Samedi 14 avril 2012 par JMD

Juin 1905 au pays des frelons. A l’initiative très certainement des avocats parisiens, dix des condamnés d’Amiens dont Jacques Sautarel et Marie Jacob se sont pourvu en cassation. L’absence de preuves a du être invoquée pour réclamer un nouveau passage devant les assises, mais très certainement aussi l’incident violent de la sixième audience. En effet, Mes Lagasse et Hesse ont déposé au nom de leur client des conclusions en nullité de procédure à la suite de leur altercation verbale avec le président Wehekind. Ce dernier a de plus procédé à l’élection du jury d’une manière contraire à l’organisation prévue par la loi. La chambre criminelle de la cour de cassation est saisie. Le 9 juin, elle casse l’arrêt de la cour d’assises de la Somme pour vices de forme et ce au grand étonnement d’Alexandre Jacob qui ne manque pas d’ironiser sur le fonctionnement de la justice dans les trois lettres qui suivent.
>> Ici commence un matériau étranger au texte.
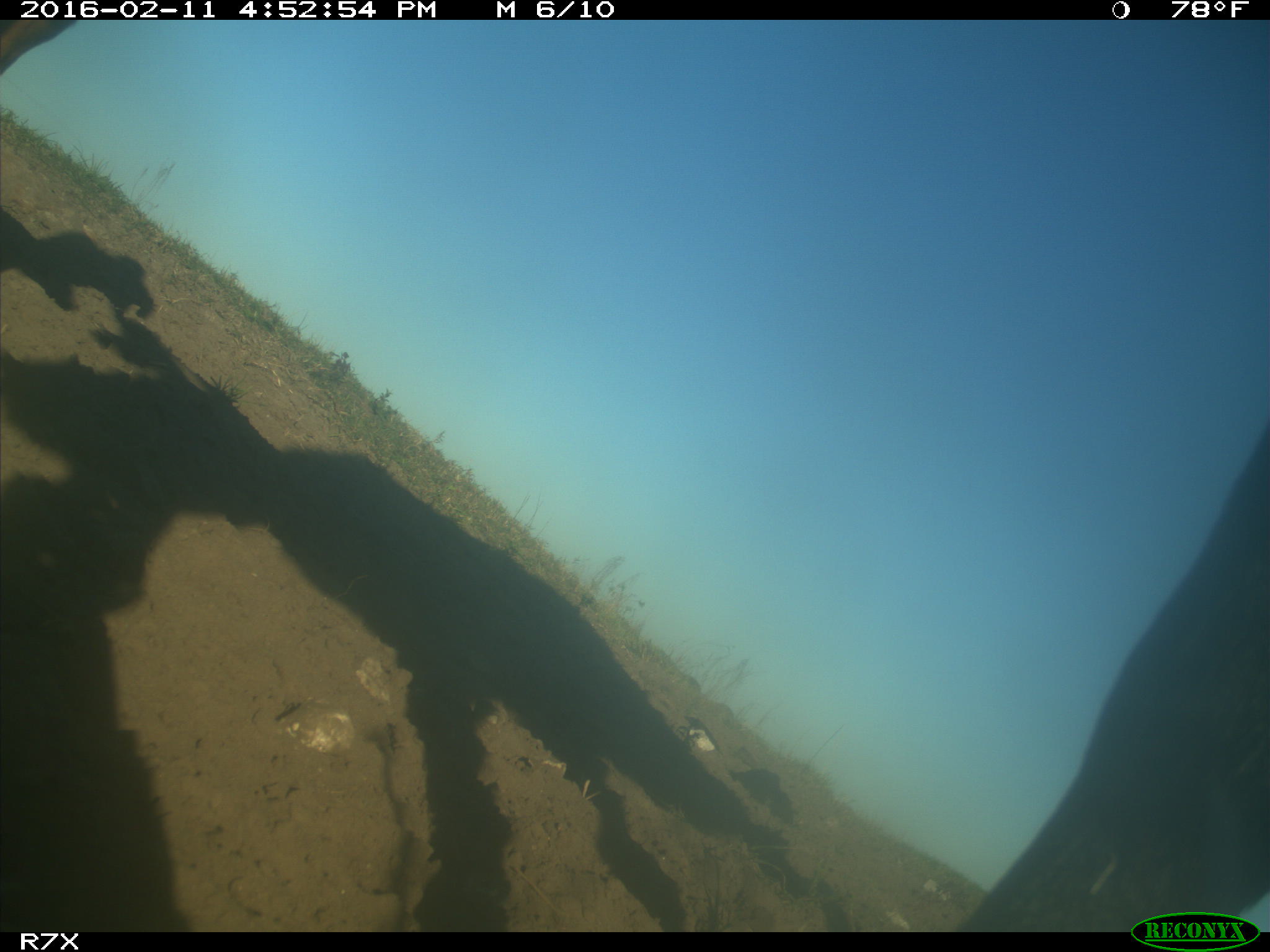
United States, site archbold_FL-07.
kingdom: Animalia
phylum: Chordata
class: Mammalia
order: Artiodactyla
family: Bovidae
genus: Bos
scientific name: Bos taurus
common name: domestic cow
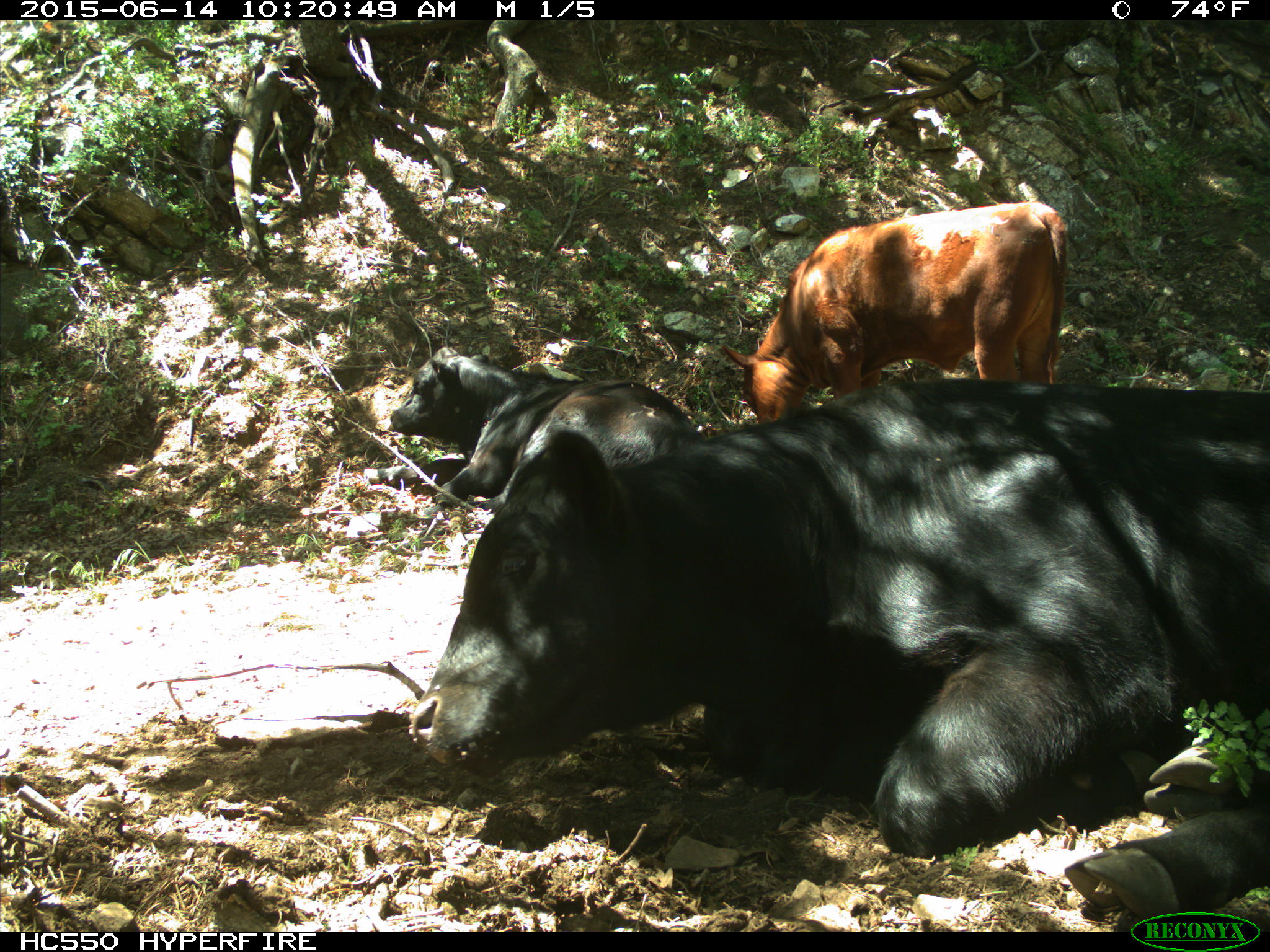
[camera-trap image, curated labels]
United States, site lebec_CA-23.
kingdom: Animalia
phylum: Chordata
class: Mammalia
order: Artiodactyla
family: Bovidae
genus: Bos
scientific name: Bos taurus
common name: domestic cow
C’est alors à Laon que doit se tenir le dernier des procès impliquant les Travailleurs de la Nuit. Dix d’entre eux ont à comparaître à nouveaux : Marie Jacob, Jacques Sautarel, Rose Roux, Léon et Angèle Ferré, Honoré Bonnefoy, Jules Clarenson, François Brunus, François Vaillant et Marius Baudy. Lire le reste de cet article »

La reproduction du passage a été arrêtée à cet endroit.